The Chrome Root Program Policy states that Certification Authority (CA) certificates included in the Chrome Root Store must provide value to Chrome end users that exceeds the risk of their continued inclusion. It also describes many of the factors we consider significant when CA Owners disclose and respond to incidents. When things don’t go right, we expect CA Owners to commit to meaningful and demonstrable change resulting in evidenced continuous improvement.
Chrome's confidence in the reliability of Chunghwa Telecom and Netlock as CA Owners included in the Chrome Root Store has diminished due to patterns of concerning behavior observed over the past year. These patterns represent a loss of integrity and fall short of expectations, eroding trust in these CA Owners as publicly-trusted certificate issuers trusted by default in Chrome. To safeguard Chrome’s users, and preserve the integrity of the Chrome Root Store, we are taking the following action.
Upcoming change in Chrome 139 and higher:
- Transport Layer Security (TLS) server authentication certificates validating to the following root CA certificates whose earliest Signed Certificate Timestamp (SCT) is dated after July 31, 2025 11:59:59 PM UTC, will no longer be trusted by default.
- OU=ePKI Root Certification Authority,O=Chunghwa Telecom Co., Ltd.,C=TW
- CN=HiPKI Root CA - G1,O=Chunghwa Telecom Co., Ltd.,C=TW
- CN=NetLock Arany (Class Gold) Főtanúsítvány,OU=Tanúsítványkiadók (Certification Services),O=NetLock Kft.,L=Budapest,C=HU
- TLS server authentication certificates validating to the above set of roots whose earliest SCT is on or before July 31, 2025 11:59:59 PM UTC, will be unaffected by this change.

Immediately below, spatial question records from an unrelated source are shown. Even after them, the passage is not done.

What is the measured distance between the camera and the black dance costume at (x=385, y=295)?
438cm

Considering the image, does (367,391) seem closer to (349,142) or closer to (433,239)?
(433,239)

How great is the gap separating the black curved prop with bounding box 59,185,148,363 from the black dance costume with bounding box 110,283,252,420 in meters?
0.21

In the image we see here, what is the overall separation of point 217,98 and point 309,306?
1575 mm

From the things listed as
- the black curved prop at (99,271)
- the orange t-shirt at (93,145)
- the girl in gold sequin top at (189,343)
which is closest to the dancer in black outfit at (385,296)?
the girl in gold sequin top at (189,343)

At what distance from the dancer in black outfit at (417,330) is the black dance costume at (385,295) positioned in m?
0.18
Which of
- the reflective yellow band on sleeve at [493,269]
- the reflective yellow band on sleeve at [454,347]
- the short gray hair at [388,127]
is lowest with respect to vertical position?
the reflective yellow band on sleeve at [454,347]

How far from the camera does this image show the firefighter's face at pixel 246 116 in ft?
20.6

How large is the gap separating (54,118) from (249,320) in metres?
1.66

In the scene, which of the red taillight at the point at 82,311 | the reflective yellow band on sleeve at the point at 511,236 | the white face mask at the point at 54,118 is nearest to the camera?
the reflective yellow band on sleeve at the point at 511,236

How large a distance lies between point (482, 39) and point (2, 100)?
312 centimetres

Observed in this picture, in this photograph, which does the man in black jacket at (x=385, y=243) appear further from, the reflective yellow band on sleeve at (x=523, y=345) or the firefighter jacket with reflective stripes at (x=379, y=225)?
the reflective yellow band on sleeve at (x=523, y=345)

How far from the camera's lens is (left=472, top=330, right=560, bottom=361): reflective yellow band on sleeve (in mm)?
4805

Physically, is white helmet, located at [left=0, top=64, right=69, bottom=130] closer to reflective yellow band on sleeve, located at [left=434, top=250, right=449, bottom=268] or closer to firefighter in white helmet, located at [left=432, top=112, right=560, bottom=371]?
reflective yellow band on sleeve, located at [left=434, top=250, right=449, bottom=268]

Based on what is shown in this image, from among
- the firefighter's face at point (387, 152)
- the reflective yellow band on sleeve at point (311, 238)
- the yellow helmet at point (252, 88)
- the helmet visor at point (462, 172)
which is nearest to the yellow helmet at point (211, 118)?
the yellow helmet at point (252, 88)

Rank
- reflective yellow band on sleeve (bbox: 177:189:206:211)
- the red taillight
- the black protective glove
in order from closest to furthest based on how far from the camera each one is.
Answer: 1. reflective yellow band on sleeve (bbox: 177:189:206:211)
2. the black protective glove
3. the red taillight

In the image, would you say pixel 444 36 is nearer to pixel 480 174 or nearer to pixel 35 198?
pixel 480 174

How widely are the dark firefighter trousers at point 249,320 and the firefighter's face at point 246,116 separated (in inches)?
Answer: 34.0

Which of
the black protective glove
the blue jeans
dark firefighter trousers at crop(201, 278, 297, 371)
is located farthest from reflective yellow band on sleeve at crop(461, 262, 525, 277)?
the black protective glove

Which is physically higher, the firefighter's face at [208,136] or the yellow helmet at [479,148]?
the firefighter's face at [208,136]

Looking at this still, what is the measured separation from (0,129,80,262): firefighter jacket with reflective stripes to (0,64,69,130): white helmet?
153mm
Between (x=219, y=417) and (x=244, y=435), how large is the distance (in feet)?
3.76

This approach attempts to minimize disruption to existing subscribers using a previously announced Chrome feature to remove default trust based on the SCTs in certificates.
Additionally, should a Chrome user or enterprise explicitly trust any of the above certificates on a platform and version of Chrome relying on the Chrome Root Store (e.g., explicit trust is conveyed through a Group Policy Object on Windows), the SCT-based constraints described above will be overridden and certificates will function as they do today.
To further minimize risk of disruption, website operators are encouraged to review the “Frequently Asked Questions" listed below.
Why is Chrome taking action?CAs serve a privileged and trusted role on the internet that underpin encrypted connections between browsers and websites. With this tremendous responsibility comes an expectation of adhering to reasonable and consensus-driven security and compliance expectations, including those defined by the CA/Browser Forum TLS Baseline Requirements.
Over the past several months and years, we have observed a pattern of compliance failures, unmet improvement commitments, and the absence of tangible, measurable progress in response to publicly disclosed incident reports. When these factors are considered in aggregate and considered against the inherent risk each publicly-trusted CA poses to the internet, continued public trust is no longer justified.
When will this action happen?The action of Chrome, by default, no longer trusting new TLS certificates issued by these CAs will begin on approximately August 1, 2025, affecting certificates issued at that point or later.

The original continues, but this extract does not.